Lucy’s lesson

Writing in the Metro News, reporter Ruth Davenport seeks to explain why so many women choose not to report episodes of sexual violence and abuse. Like so much of this discussion, it’s a strongly worded piece, and it puts the lie to the notion women who “fail” to go to police “couldn’t possibly have been assaulted.”

Think about being groped, molested and raped, and then think about whether you’d want to give the detailed play-by-play to a whole stable of complete and mostly male strangers…

Women, it seems, must always have an agenda. We don’t actually slap scarlet letters on them anymore, but thanks to the internet, women who accuse a man of any kind of misbehaviour risk having not only their identities exposed and publicized, but also an eternal water-torture drip-drip-drip of daily character assassination.

Refusing to file a formal complaint—the decision made by approximately nine out of every 10 sexual assault victims isn’t a case of modesty or manipulation—it’s simple survival. And modern rape culture is thriving on it.

It’s understandable and praiseworthy that women seek to comfort fellow women who decline to report abuse for all the reasons Davenport suggests. It’s also important to drive this point home to skeptical men.

600full-lucy-decoutereDavenport is also correct when she points out that not reporting sexual abuse is part of what allows it to persist. But I believe she exaggerates, at least for most women, when she says not reporting “is a matter of survival.”

Lucy DeCoutere will no doubt suffer some of the unspeakable crap internet trolls heap on women who report abuse, but she will most certainly survive. Her self-aware account of violent behaviour at Ghomeshi’s hands, so free of artifice, so stark in its contrast to Ghomeshi’s studied attempt at a pre-emptive strike, brought a cascade of praise to her Facebook page. #Ibelievelucy instantly became a popular Twitter hashtag.

We’ve learned something important about Lucy DeCoutere because of her disclosure, and it only makes us love her more. She has grown in stature and public esteem.

Not every woman is Lucy DeCoutere. Some women will choose not to report, and that may be the right choice for them. We must make every effort to improve the way police handle reports of this kind, and we should take care to support those who do report.

But in seeking to comfort those who choose not to report, we should not overstate the perils of reporting. Like many things that take courage, reporting abuse is a good thing, a thing to be encouraged, never discouraged.

 

On his Facebook page, Contrarian friend and former Daily News colleague David Rodenhiser has linked the two big news stories of the last week in a way that shed much needed light on both.

If the reports are accurate, Jian Ghomeshi has committed criminal acts against far more Canadians than “self-radicalized domestic terrorists.” Yet we don’t see the federal government acting to provide more supports for victims of violence. Where is the campaign to shut down the internet trolls who anonymously attack the women who confront their abusers? Halifax Regional Police are sending armed cops to every cenotaph in the city on Remembrance Day, but Chief Jean-Michel Blais has so far been silent on what he is doing to sensitize his predominantly male officers and make it less intimidating for women to report violence.

All of which is sad, because violence against women is a pervasive problem where genuine efforts could actually do some good. Instead, we’re “defending democracy” with the continued militarization of our police services and by providing government agencies with more power to spy on us – stripping away freedoms in the name of a lie called “security,” a mythical state that can never be achieved.

Turn around Big Ears Teddy. You shouldn’t see this.

Finally, Kate Harding has a great piece on Damemagazine.com deconstructing Ghomeshi’s Facebook post.

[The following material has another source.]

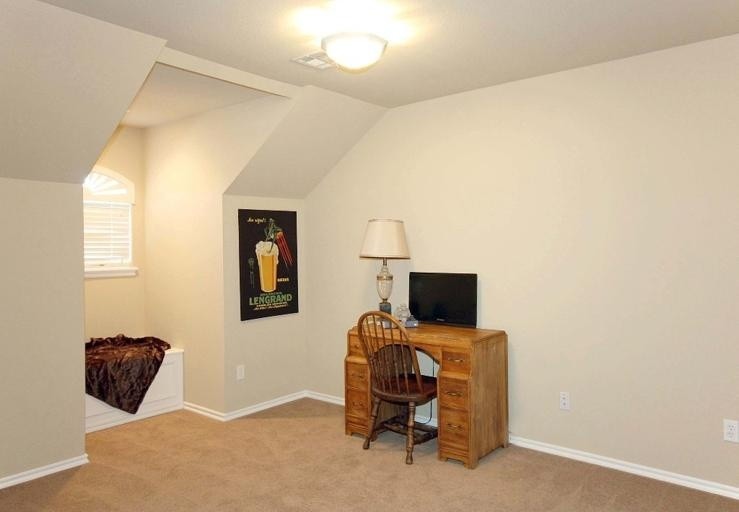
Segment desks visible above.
[344,328,509,470]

His version of events is that he broke up with a woman with whom he’d had consensual kinky sex, and she was so furious about the rejection, she initiated “a campaign of harassment, vengeance, and demonization” that would come to involve multiple women. Even though Ghomeshi assured us that a major newspaper had looked into the women’s claims and decided they weren’t even worth covering, he apparently still had a strong suspicion that shit was about to go down, and it would look a little like this:

In the coming days you will prospectively hear about how I engage in all kinds of unsavoury aggressive acts in the bedroom. And the implication may be made that this happens non-consensually. And that will be a lie. But it will be salacious gossip in a world driven by a hunger for “scandal”. And there will be those who choose to believe it and to hate me or to laugh at me. And there will be an attempt to pile on. And there will be the claim that there are a few women involved (those who colluded with my ex) in an attempt to show a “pattern of behaviour”. And it will be based in lies but damage will be done.

As the writer Rebecca Makkai said on Facebook, “This is a little like when my 7-year-old runs out of my 4-year-old’s room going ‘I didn’t hit her with a plastic tomato!'”

I’ve spent some time in the risk communications biz, and I know there are times when its useful, but other times it’s a relief to see spin get its brutal comeuppance.